AIM: Please list the name of every security issue covered in the spinlock security passage below.

Security Implications

  • Spinlock starvation DoS: A kernel path holding a spinlock for a long time (e.g., waiting for a hardware register) can prevent all other CPUs from making progress. Avoid long critical sections under spinlocks.
  • Spectre variant 1 in spinlock loops: Speculative execution during a spin loop can cause cache side-channel leaks. cpu_relax() includes a PAUSE instruction which also acts as a speculation barrier on newer Intel CPUs.
  • Interrupt handler spinlock injection: If an attacker can trigger a specific interrupt at a precise moment (via hardware or rowhammer), they may be able to interfere with lock state. Largely theoretical but considered in hardware security research.

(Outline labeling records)
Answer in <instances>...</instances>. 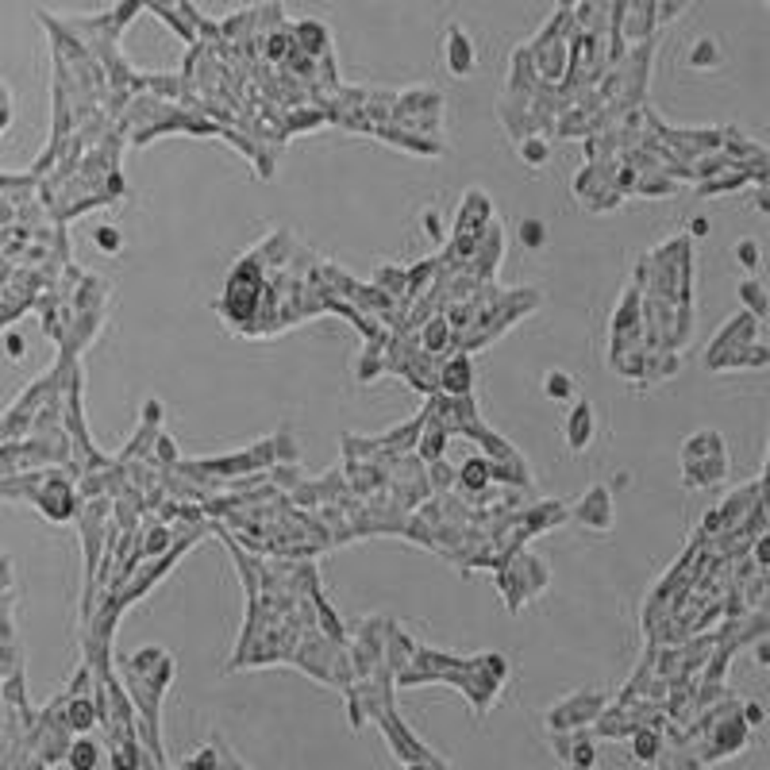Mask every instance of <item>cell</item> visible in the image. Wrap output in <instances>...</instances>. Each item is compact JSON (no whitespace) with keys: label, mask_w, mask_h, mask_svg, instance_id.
<instances>
[{"label":"cell","mask_w":770,"mask_h":770,"mask_svg":"<svg viewBox=\"0 0 770 770\" xmlns=\"http://www.w3.org/2000/svg\"><path fill=\"white\" fill-rule=\"evenodd\" d=\"M740 259H744V266H755V259H759V251H755L751 243H740Z\"/></svg>","instance_id":"obj_15"},{"label":"cell","mask_w":770,"mask_h":770,"mask_svg":"<svg viewBox=\"0 0 770 770\" xmlns=\"http://www.w3.org/2000/svg\"><path fill=\"white\" fill-rule=\"evenodd\" d=\"M462 482H466V489H482V485L489 482V466L478 462V458H470L466 470H462Z\"/></svg>","instance_id":"obj_8"},{"label":"cell","mask_w":770,"mask_h":770,"mask_svg":"<svg viewBox=\"0 0 770 770\" xmlns=\"http://www.w3.org/2000/svg\"><path fill=\"white\" fill-rule=\"evenodd\" d=\"M590 428H593V420H590V404H578V412H574V428H570V447H574V451H582V447H585V439H590Z\"/></svg>","instance_id":"obj_3"},{"label":"cell","mask_w":770,"mask_h":770,"mask_svg":"<svg viewBox=\"0 0 770 770\" xmlns=\"http://www.w3.org/2000/svg\"><path fill=\"white\" fill-rule=\"evenodd\" d=\"M251 308H254V281L251 274H239L227 289V312L243 320V316H251Z\"/></svg>","instance_id":"obj_2"},{"label":"cell","mask_w":770,"mask_h":770,"mask_svg":"<svg viewBox=\"0 0 770 770\" xmlns=\"http://www.w3.org/2000/svg\"><path fill=\"white\" fill-rule=\"evenodd\" d=\"M439 343H443V323H435L428 332V347H439Z\"/></svg>","instance_id":"obj_16"},{"label":"cell","mask_w":770,"mask_h":770,"mask_svg":"<svg viewBox=\"0 0 770 770\" xmlns=\"http://www.w3.org/2000/svg\"><path fill=\"white\" fill-rule=\"evenodd\" d=\"M574 762H578V767H593V747L590 744L574 747Z\"/></svg>","instance_id":"obj_14"},{"label":"cell","mask_w":770,"mask_h":770,"mask_svg":"<svg viewBox=\"0 0 770 770\" xmlns=\"http://www.w3.org/2000/svg\"><path fill=\"white\" fill-rule=\"evenodd\" d=\"M520 243H524L528 251H539L547 243V227L539 224V220H520Z\"/></svg>","instance_id":"obj_5"},{"label":"cell","mask_w":770,"mask_h":770,"mask_svg":"<svg viewBox=\"0 0 770 770\" xmlns=\"http://www.w3.org/2000/svg\"><path fill=\"white\" fill-rule=\"evenodd\" d=\"M747 720H751V724H759V720H762V708L759 705H747Z\"/></svg>","instance_id":"obj_18"},{"label":"cell","mask_w":770,"mask_h":770,"mask_svg":"<svg viewBox=\"0 0 770 770\" xmlns=\"http://www.w3.org/2000/svg\"><path fill=\"white\" fill-rule=\"evenodd\" d=\"M281 50H285V39H274L270 43V58H281Z\"/></svg>","instance_id":"obj_17"},{"label":"cell","mask_w":770,"mask_h":770,"mask_svg":"<svg viewBox=\"0 0 770 770\" xmlns=\"http://www.w3.org/2000/svg\"><path fill=\"white\" fill-rule=\"evenodd\" d=\"M717 62H720L717 43H713V39H701V43L693 46V54H690V66H693V70H713Z\"/></svg>","instance_id":"obj_4"},{"label":"cell","mask_w":770,"mask_h":770,"mask_svg":"<svg viewBox=\"0 0 770 770\" xmlns=\"http://www.w3.org/2000/svg\"><path fill=\"white\" fill-rule=\"evenodd\" d=\"M97 243L104 247V251H116L120 247V235H116V227H100L97 232Z\"/></svg>","instance_id":"obj_12"},{"label":"cell","mask_w":770,"mask_h":770,"mask_svg":"<svg viewBox=\"0 0 770 770\" xmlns=\"http://www.w3.org/2000/svg\"><path fill=\"white\" fill-rule=\"evenodd\" d=\"M447 66H451V73H458V77H466V73L474 70V50H470V39H466L458 27H451V35H447Z\"/></svg>","instance_id":"obj_1"},{"label":"cell","mask_w":770,"mask_h":770,"mask_svg":"<svg viewBox=\"0 0 770 770\" xmlns=\"http://www.w3.org/2000/svg\"><path fill=\"white\" fill-rule=\"evenodd\" d=\"M632 747H636V755H639L644 762H651V759H655V751H659V740H655L651 732H639L636 740H632Z\"/></svg>","instance_id":"obj_11"},{"label":"cell","mask_w":770,"mask_h":770,"mask_svg":"<svg viewBox=\"0 0 770 770\" xmlns=\"http://www.w3.org/2000/svg\"><path fill=\"white\" fill-rule=\"evenodd\" d=\"M443 382H447V389L462 393L466 385H470V362H466V359H455V362L447 366V374H443Z\"/></svg>","instance_id":"obj_6"},{"label":"cell","mask_w":770,"mask_h":770,"mask_svg":"<svg viewBox=\"0 0 770 770\" xmlns=\"http://www.w3.org/2000/svg\"><path fill=\"white\" fill-rule=\"evenodd\" d=\"M70 724L77 728V732L93 728V705H89V701H77V705L70 708Z\"/></svg>","instance_id":"obj_10"},{"label":"cell","mask_w":770,"mask_h":770,"mask_svg":"<svg viewBox=\"0 0 770 770\" xmlns=\"http://www.w3.org/2000/svg\"><path fill=\"white\" fill-rule=\"evenodd\" d=\"M570 389H574L570 374H563V370H551V374H547V397L566 401V397H570Z\"/></svg>","instance_id":"obj_7"},{"label":"cell","mask_w":770,"mask_h":770,"mask_svg":"<svg viewBox=\"0 0 770 770\" xmlns=\"http://www.w3.org/2000/svg\"><path fill=\"white\" fill-rule=\"evenodd\" d=\"M8 350H12V355H24V339H19V335H16V339H8Z\"/></svg>","instance_id":"obj_19"},{"label":"cell","mask_w":770,"mask_h":770,"mask_svg":"<svg viewBox=\"0 0 770 770\" xmlns=\"http://www.w3.org/2000/svg\"><path fill=\"white\" fill-rule=\"evenodd\" d=\"M70 762H73V767H97V747L85 744V740H81V744H73Z\"/></svg>","instance_id":"obj_9"},{"label":"cell","mask_w":770,"mask_h":770,"mask_svg":"<svg viewBox=\"0 0 770 770\" xmlns=\"http://www.w3.org/2000/svg\"><path fill=\"white\" fill-rule=\"evenodd\" d=\"M524 158H528V162H543L547 158V143H528V147H524Z\"/></svg>","instance_id":"obj_13"}]
</instances>
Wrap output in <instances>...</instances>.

ANSWER TO THE TASK:
- Spinlock starvation DoS
- Spectre variant 1 in spinlock loops
- Interrupt handler spinlock injection